= David McGimpsey =

Canadian poet and author

David McGimpsey is a Canadian poet and author, born and raised in Montreal. He is the author of the poetry collections Li'l Bastard (Coach House), Sitcom (Coach House) Hamburger Valley, California, Dogboy, Lardcake (ECW Press) as well as the critical study, Imagining Baseball: America's Pastime and Popular Culture (Indiana University Press). His book of short stories, Certifiable, was published by Insomniac Press (2004). His travel writings have appeared in The Globe and Mail and he is a frequent contributor ("Sandwich of the Month" column) to EnRoute magazine. McGimpsey is also a musician (he plays guitar and sings in the rock band Puggy Hammer) and an occasional performer of stand-up comedy.

== Writing career ==

Li'l Bastard was shortlisted for Canada's Governor General's Award. The 2015 book Asbestos Heights was the winner of the 2015 Quebec Writers' Federation A. M. Klein Poetry prize. In 2016 McGimpsey won Canadian National Magazine Awards' Poetry Gold Medal for 'The High Road'.
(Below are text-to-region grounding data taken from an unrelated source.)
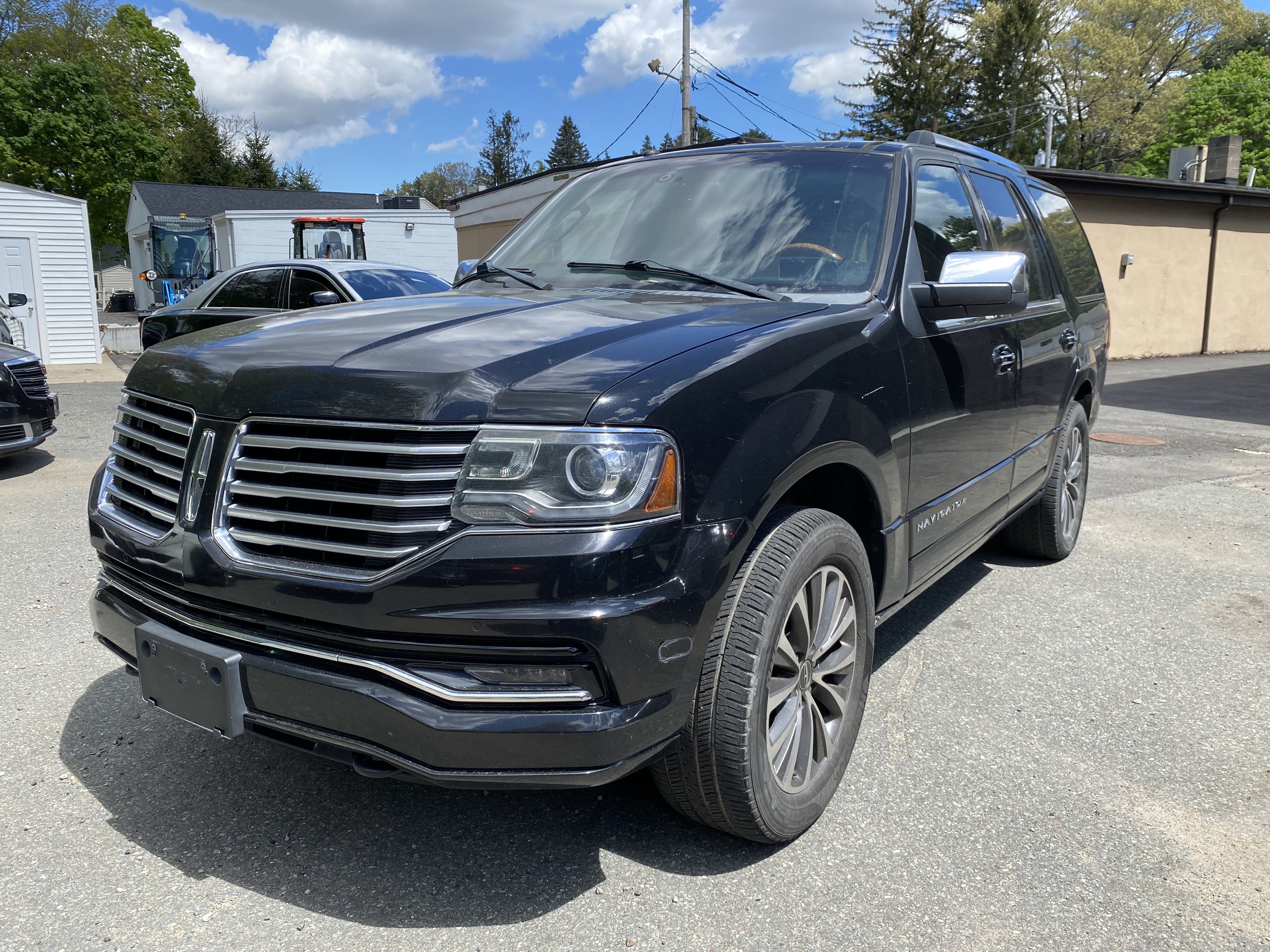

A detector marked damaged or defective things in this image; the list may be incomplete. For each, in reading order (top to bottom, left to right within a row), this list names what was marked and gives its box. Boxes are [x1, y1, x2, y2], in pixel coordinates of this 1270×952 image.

missing license plate [137, 622, 246, 740]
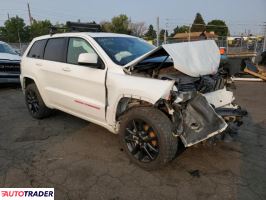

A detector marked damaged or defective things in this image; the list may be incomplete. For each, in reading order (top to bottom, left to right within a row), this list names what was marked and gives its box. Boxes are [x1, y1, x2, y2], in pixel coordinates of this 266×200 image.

shattered windshield [94, 36, 155, 65]
damaged white suv [20, 32, 245, 169]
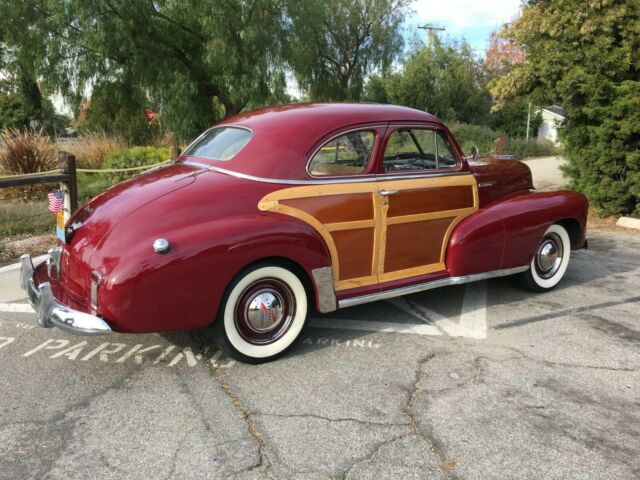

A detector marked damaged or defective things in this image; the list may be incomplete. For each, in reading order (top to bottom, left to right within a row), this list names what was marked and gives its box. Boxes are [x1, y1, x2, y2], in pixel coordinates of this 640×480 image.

cracked pavement [0, 230, 636, 480]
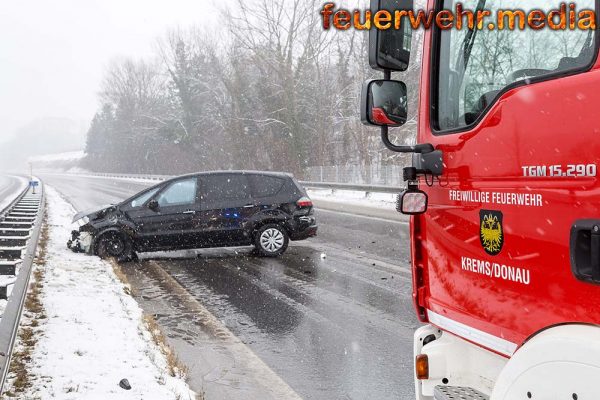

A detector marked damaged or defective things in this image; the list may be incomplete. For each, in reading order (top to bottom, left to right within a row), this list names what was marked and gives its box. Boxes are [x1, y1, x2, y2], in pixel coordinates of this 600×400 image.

car's crumpled hood [72, 205, 116, 223]
damaged dark car [67, 171, 316, 260]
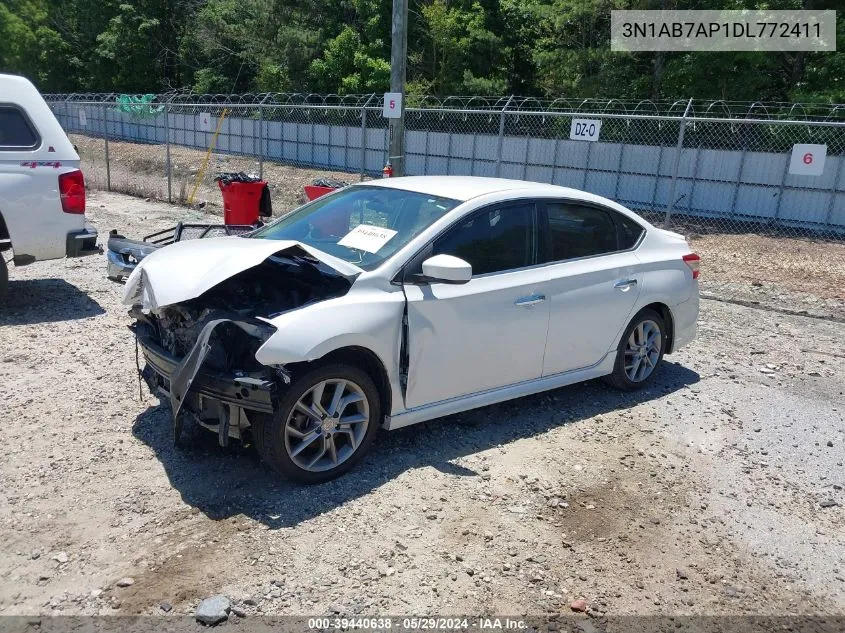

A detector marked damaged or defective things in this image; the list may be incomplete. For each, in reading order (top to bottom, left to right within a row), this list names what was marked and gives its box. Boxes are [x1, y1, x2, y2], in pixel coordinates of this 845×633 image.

crumpled hood [123, 236, 362, 310]
damaged white car [122, 175, 696, 482]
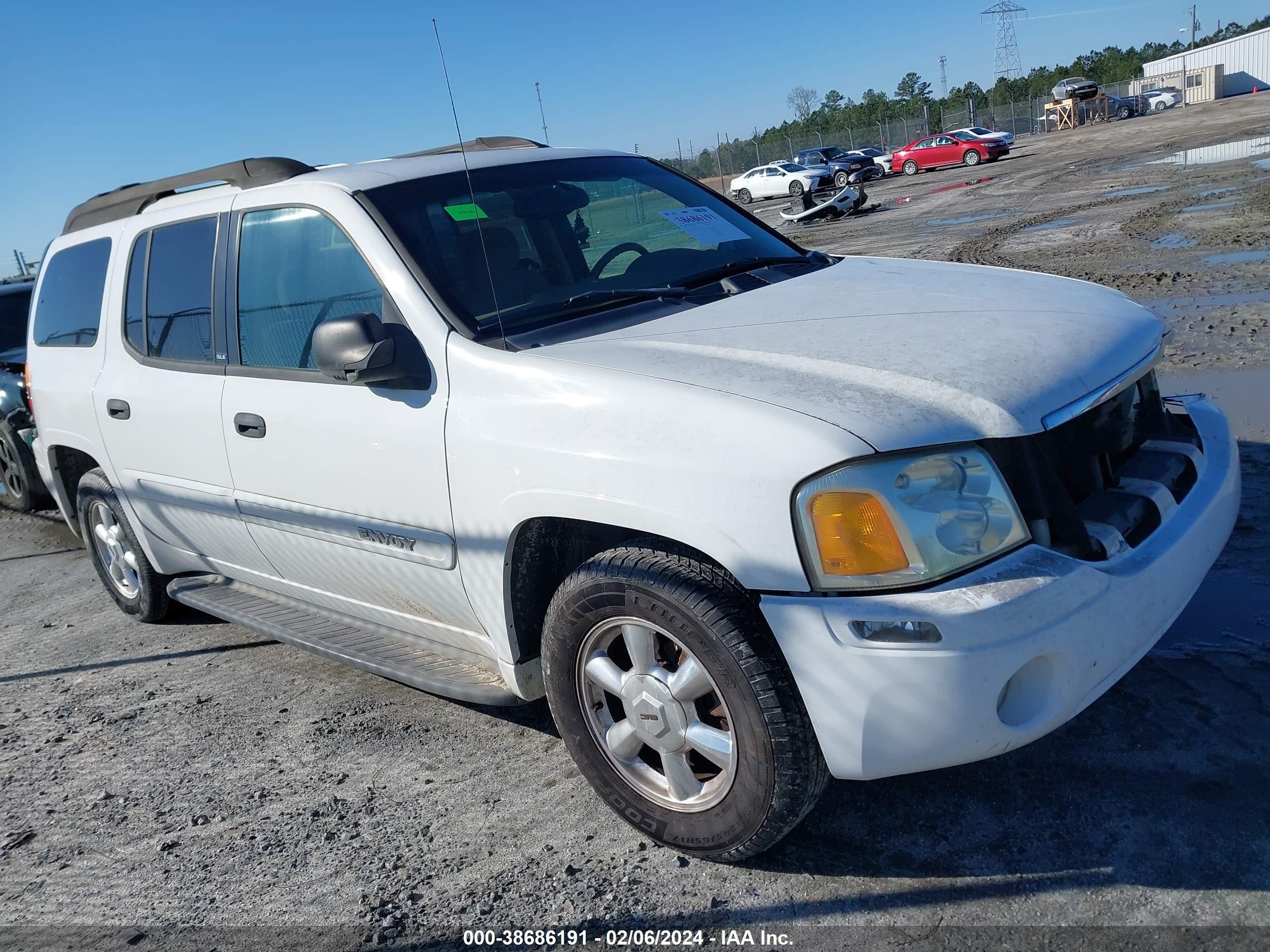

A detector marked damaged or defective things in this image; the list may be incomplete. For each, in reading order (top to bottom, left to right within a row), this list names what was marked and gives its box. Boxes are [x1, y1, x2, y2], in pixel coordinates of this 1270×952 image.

In a book of essays published about McGimpsey's work, Population Me: Essays on David McGimpsey, acclaimed poets and scholars examine McGimpsey's various positions on literary history, class, nationalism, humour, love and aesthetics, all of which are often mutually imbricated in McGimpsey's work.

== Academic work ==

McGimpsey has taught literature and creative writing in a part-time role at Concordia University.